A set of tax proposals issued today by Rep. Chris VanHollen (D-Md.), the ranking Democrat on the House Budget Committee, may lay the foundation for Democratic employee benefit-related legislation this year and beyond.

The proposals, described as an “action plan to grow the paychecks of all, not just the wealth of a few,” touch on profit sharing, retirement saving incentives and childcare benefits. “Surely we can change the tax code to incentivize corporations to give employees bigger paychecks and reward people who earn money through hard work,” according to VanHollen.

Although most of his proposals are not likely to find favor with House Republicans who hold a strong majority in that Chamber, some could ultimately gain traction as bargaining chips in a larger bipartisan tax reform effort. Specific benefit and compensation proposals in VanHollen’s list include the following:

  • Incentives for employee ownership and profit-sharing: VanHollen would restrict executive stock options to companies that “provide their employees with ownership and profit sharing plans meeting certain standards.” The standards were unspecified.  The proposal includes a carrot for corporations: The current $1 million cap on deductibility of executive compensation would be lifted for companies that create those employee ownership and profit-sharing opportunities.
  • CEO bonus carrot and stick: VanHollen today called attention to legislation he proposed last fall, the “CEO-Employee Paycheck Fairness Act.” That proposal set a $1 million cap on the currently unlimited deductibility of incentive-based executive compensation, unless the company’s compensation policy meets certain standards. Specifically, to avoid that cap companies would need to be giving all employees raises “that reflect increases in worker productivity and the cost of living.” Also companies that are downsizing would be ineligible for unlimited deductibility of incentive-based compensation.
  • Retirement savings tax credit: All employee wages would be eligible for a $1,000 tax credit ($2,000 for couples). The idea is to counterbalance lower tax rates available for investment income. Employees who park at least $500 of that $1,000 in a retirement plan or start a “myRA” would get an additional $250 tax credit.
  • Child and dependent care tax credit: VanHollen would increase the current $3,000 per child/$6,000 maximum for multiple children to $8,000/$16,000, while phasing out the credit for households with incomes of at least $200,000.

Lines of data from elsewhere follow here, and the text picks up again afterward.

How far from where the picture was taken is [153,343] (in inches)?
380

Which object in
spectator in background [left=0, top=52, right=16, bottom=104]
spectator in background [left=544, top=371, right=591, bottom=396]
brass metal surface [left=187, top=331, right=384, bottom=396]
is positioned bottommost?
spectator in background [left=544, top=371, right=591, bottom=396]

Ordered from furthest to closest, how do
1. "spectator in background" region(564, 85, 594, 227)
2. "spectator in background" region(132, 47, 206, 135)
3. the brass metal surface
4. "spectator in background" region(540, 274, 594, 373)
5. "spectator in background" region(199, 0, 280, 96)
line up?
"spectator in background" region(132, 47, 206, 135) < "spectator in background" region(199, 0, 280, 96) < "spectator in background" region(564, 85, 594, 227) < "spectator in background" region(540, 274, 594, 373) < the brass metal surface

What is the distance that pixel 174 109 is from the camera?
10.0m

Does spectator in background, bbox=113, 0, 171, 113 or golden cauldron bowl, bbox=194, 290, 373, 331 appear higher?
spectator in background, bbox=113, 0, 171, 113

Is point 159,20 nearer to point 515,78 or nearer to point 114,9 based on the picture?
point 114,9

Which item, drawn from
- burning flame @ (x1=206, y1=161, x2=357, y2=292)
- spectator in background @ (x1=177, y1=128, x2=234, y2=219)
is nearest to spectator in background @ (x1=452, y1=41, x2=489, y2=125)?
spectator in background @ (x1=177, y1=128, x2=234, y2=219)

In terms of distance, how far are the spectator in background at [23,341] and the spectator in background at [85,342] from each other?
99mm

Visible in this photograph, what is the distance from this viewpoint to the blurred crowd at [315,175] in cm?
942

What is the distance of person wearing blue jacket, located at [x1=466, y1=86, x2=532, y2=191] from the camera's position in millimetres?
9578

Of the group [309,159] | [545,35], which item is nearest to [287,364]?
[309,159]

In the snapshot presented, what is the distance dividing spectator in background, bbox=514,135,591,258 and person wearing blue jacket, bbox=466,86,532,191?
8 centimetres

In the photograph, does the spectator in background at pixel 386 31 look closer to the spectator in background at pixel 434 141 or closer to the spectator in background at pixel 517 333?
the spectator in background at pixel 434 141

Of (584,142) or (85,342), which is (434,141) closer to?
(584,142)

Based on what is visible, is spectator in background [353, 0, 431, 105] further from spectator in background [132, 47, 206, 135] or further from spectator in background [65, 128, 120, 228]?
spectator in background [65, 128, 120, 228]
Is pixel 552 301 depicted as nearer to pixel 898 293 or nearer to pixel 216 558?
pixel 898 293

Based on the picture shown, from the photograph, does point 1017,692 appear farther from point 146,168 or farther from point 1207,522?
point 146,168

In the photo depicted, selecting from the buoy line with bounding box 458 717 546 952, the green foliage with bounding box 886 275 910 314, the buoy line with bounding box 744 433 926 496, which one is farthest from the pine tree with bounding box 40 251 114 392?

Other proposals contained in the package released Monday include tax incentives for companies offering apprenticeship programs, and to the second earner in a two-earner household.
Also see: Hatch presses small employers to offer 401(k)s

VanHollen said the federal tax revenue loss from the proposals would be offset by reducing lower tax rates for investment income and by imposing a tax on investment transactions, though no details were offered. The idea, he stated, is to “change the way our current tax code is rigged in favor of those who make money off of money, and against those who make money from work.”

The Obama administration is reportedly in favor of these proposals.

On the one hand, should any of these proposals ever be enacted, many employers may bristle at the prospect of having more federal strings attached to their compensation and benefits programs. At the same time, the more employees are able to net from their paychecks due to new tax incentives, the pressure on employers to increase their compensation could, in theory, be reduced.